* **SET PROBLEM**
Copy out each of the records below word for word, keeping every line unchanged.

* **Dataset excerpt**
______

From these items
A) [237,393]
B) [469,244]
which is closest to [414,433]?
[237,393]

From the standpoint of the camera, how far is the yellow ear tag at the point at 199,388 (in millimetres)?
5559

______

* **OUTPUT**
From these items
A) [237,393]
B) [469,244]
which is closest to [414,433]?
[237,393]

From the standpoint of the camera, how far is the yellow ear tag at the point at 199,388 (in millimetres)?
5559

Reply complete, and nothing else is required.